== BRONFRAGMENT

[Petrus Hamer]
HAMER (Petrus), behoorende tot het geslacht te voren beschreven, werd den 17en Maart 1716 geboren te Deventer uit het huwelijk van Jan Hamer, apotheker aldaar, en Petronella Braakman. Zijn vader verloor hij vroeg. Hij werd ingeschreven in het Album Stud. van de Illustre School zijner vaderstad den 12en Sept. 1735, later in dat te Groningen den 10en Sept. 1738. Proponent geworden bij de classis van Groningen was hij predikant te Wybelzum O. Friesl., waar hij den 29en Oct. 1741 bevestigd werd door Ds. Loth, pred. te Larreld; daarna van Oct. 1744 tot den 16en April 1752 te Wirdum (bevest. door Ds. Eilshemius, pred. te Uttum; van 23 April 1752 tot 28 Sept. 1760 te Leer, en van 12 Oct. 1760 tot zijn dood, den 2en Dec. 1779, te Emden, waar hij ook inspector was (bevest. door Ds. M. Meiners, pred. ald. (m. Jes. XXX:20; intr. m. Jerem. XXIX:7; afsch. te Leer m. Hebr. XIII:20, 21).

====

GESTELDE OPGAVE
Citeer alstublieft het bronfragment over Petrus Hamer volledig en letterlijk. Baseer je uitsluitend op het bronfragment.

== GETOONDE GEGEVENS

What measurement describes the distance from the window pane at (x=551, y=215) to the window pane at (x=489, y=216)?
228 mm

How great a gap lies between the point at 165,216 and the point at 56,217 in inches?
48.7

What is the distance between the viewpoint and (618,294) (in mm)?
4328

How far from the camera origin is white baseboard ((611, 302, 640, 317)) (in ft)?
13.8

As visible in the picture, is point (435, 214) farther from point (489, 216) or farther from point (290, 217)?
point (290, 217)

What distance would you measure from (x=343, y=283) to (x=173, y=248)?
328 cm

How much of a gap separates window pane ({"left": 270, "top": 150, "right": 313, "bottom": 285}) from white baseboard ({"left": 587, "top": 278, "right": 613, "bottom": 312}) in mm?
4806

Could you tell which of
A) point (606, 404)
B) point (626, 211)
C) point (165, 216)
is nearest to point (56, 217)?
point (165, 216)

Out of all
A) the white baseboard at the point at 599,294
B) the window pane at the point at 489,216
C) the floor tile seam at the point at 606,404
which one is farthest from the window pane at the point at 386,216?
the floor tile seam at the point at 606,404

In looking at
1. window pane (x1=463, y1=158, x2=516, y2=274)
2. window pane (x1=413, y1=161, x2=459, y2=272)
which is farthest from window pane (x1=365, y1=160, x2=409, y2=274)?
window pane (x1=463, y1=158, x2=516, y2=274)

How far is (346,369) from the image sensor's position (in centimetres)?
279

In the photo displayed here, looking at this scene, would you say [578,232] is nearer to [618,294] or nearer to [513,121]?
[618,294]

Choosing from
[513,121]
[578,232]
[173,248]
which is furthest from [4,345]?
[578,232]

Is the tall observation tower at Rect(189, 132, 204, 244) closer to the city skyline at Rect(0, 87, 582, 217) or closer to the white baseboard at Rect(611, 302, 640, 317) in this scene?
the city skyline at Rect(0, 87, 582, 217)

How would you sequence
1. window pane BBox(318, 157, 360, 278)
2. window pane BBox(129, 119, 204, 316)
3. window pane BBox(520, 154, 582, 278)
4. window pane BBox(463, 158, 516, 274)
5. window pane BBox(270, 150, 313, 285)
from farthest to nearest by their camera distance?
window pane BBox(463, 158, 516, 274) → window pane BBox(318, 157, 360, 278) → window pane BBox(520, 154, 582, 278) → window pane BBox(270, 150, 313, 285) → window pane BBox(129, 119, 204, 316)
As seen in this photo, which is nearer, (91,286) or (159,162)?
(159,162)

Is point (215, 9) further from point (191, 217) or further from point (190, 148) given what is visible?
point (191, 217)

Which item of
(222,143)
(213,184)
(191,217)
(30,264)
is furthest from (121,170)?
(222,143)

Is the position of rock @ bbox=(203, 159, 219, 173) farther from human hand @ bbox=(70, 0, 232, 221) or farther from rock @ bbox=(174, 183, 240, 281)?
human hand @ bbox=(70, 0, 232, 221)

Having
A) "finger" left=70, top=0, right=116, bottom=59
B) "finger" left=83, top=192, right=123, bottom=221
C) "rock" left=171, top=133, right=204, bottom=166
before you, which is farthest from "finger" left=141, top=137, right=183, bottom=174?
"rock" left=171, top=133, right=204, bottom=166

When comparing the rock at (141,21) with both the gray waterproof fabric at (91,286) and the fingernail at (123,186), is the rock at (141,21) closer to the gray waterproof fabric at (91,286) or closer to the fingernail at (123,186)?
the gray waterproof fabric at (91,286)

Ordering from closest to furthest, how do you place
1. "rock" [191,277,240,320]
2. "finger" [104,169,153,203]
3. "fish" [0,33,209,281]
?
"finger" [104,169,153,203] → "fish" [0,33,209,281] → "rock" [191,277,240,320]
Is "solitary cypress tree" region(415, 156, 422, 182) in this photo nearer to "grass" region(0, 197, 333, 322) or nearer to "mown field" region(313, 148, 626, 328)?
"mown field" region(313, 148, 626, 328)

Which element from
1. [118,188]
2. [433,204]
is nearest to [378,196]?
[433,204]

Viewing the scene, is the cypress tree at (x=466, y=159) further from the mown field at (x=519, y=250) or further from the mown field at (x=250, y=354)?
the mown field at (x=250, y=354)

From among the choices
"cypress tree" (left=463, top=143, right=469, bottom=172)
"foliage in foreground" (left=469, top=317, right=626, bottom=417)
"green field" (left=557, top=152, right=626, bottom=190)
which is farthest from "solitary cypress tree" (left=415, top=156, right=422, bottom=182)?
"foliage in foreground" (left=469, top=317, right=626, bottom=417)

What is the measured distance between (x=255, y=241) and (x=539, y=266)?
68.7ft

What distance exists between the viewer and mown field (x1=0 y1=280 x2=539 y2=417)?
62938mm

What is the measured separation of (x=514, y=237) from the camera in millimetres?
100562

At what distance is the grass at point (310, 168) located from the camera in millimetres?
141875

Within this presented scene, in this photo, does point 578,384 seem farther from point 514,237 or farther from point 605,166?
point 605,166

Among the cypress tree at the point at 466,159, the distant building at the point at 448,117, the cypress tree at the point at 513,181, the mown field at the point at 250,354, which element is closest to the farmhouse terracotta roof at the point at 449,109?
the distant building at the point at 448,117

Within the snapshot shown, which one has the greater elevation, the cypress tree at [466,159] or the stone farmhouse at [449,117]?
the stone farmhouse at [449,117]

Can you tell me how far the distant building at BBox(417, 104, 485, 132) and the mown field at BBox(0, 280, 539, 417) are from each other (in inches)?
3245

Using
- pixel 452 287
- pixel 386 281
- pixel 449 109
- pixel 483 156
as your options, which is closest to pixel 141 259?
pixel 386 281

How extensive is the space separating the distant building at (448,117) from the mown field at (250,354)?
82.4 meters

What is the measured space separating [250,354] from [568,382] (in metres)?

====

ANTWOORD OP OPGAVE
[Petrus Hamer]
HAMER (Petrus), behoorende tot het geslacht te voren beschreven, werd den 17en Maart 1716 geboren te Deventer uit het huwelijk van Jan Hamer, apotheker aldaar, en Petronella Braakman. Zijn vader verloor hij vroeg. Hij werd ingeschreven in het Album Stud. van de Illustre School zijner vaderstad den 12en Sept. 1735, later in dat te Groningen den 10en Sept. 1738. Proponent geworden bij de classis van Groningen was hij predikant te Wybelzum O. Friesl., waar hij den 29en Oct. 1741 bevestigd werd door Ds. Loth, pred. te Larreld; daarna van Oct. 1744 tot den 16en April 1752 te Wirdum (bevest. door Ds. Eilshemius, pred. te Uttum; van 23 April 1752 tot 28 Sept. 1760 te Leer, en van 12 Oct. 1760 tot zijn dood, den 2en Dec. 1779, te Emden, waar hij ook inspector was (bevest. door Ds. M. Meiners, pred. ald. (m. Jes. XXX:20; intr. m. Jerem. XXIX:7; afsch. te Leer m. Hebr. XIII:20, 21).